Associations : les fonds doivent être dépensés et justifiés

Associations : les fonds doivent être dépensés et justifiés

04 January 2022
Toute association qui bénéficie de subventions publiques se voit imposer un certain nombre d'obligations dont le non-respect peut déboucher sur la restitution des fonds … ou sur une convocation devant le tribunal. C’est ce qui s’est produit pour un président d’associations accusé d’abus de confiance car dans l’incapacité de justifier, entre autres, l’utilisation de l’argent perçu.
Les subventions "affectées" à un projet, une réalisation ou une manifestation particulière doivent être obligatoirement employées pour le but pour lequel elles ont été sollicitées. La mauvaise utilisation d'une subvention constitue un abus de confiance. Les associations sont, en règle générale, contrôlées par le financeur, par l’administration ou par l’inspection générale des finances. C’est dans le cadre de l’un de ces contrôles qu’en 2019 sont constatées des irrégularités dans la gestion des deux associations présidées par le prévenu. Une enquêté avait alors été diligentée.
 
Pas de compta, pas de subvention
 
Il est reproché au prévenu d’avoir pris de l’argent sur le compte d’une association pour le reverser sur celui de l’autre association, sans fournir de justificatifs pour ces transactions si ce n’est le fait que les deux entités étaient dans les mêmes locaux et avaient des activités conjointes. Par ailleurs, le prévenu ne peut indiquer le nom des bénéficiaires de plusieurs chèques, pour des montants de 2500 € à 5000€.

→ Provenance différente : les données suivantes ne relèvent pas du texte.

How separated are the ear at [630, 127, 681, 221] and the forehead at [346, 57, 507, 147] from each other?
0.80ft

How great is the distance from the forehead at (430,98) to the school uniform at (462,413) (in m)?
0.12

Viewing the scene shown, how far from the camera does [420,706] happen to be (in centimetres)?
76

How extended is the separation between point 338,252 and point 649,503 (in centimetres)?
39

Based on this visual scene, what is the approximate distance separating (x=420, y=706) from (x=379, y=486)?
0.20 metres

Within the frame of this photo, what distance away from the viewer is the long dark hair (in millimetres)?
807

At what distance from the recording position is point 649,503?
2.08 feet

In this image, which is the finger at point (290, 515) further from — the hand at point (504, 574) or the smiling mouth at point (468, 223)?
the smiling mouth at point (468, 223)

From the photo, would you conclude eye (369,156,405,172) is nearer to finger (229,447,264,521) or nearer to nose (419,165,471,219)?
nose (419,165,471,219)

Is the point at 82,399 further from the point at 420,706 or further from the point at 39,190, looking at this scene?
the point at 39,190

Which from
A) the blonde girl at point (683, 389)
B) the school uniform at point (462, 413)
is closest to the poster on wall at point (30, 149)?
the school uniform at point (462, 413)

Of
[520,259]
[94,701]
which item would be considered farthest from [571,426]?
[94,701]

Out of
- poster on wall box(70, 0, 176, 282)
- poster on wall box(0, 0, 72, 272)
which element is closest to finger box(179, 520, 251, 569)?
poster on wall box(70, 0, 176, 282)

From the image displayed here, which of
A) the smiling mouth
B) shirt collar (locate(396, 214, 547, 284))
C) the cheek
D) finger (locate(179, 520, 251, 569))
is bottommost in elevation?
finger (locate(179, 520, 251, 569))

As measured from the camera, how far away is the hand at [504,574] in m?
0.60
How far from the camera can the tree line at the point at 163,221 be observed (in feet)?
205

Lors du contrôle, les enquêteurs constateront que les trois comptes de l’association affichent tous un solde créditeur, soit près de 60 000 € au total. L’association avait perçu 22 000 € de subventions la première année en 2019 et 41 700 € l’année suivante de la part de la Collectivité et de l’État.
A la barre, « je n’ai jamais détourné de fonds » s’étonne le prévenu. Il affirme que les dépenses étaient légales mais qu’en raison de la crise sanitaire toutes les actions prévues n’ont pu être mises en place. Il précise qu’en 2019, seule la fête de Thanksgiving, pour un montant de 15 000 €, a pu être été organisée en raison du du Covid. S'ensuit un échange entre la juge et le prévenu, sur fond d'incompréhensions de part et d’autre. « Je ne pouvais plus payer les employés » argue le prévenu. « Mais les comptes bancaires sont largement positifs » note la juge qui pose la question du pourquoi du non-paiement des salariés. Le prévenu déclare qu’il préférait laisser l’argent sur les compte pour « que la Collectivité puisse voir que l’argent était toujours là ». Visiblement l’homme n’a pas compris que l’argent doit être utilisé pour les actions définies. En effet l’enveloppe doit être dépensée et l’argent n’est pas censé dormir sur les comptes lui rétorque le tribunal.
Le prévenu sort alors une liasse imposante de factures, qu’il avait omis de porter au dossier durant toute la période de l’enquête. Au vu du nombre de documents à étudier, le tribunal décide de renvoyer l’affaire au 23 juin 2022 afin que le parquet puisse prendre connaissance de la pile … fournie par ailleurs sans aucun bilan comptable comme le fait remarquer le ministère public. L’avocate du prévenu reconnait qu’effectivement il y a eu des flux d’argent injustifiés, mais que rien de prouve que le président de l’association ait utilisé l’argent à son profit.
Le même jour, une autre affaire incriminait un autre Président d’association, sportive cette fois, et là encore le dossier a dû être renvoyé, au 3 mars 2022 faute de remise des éléments comptables au jour de l’audience.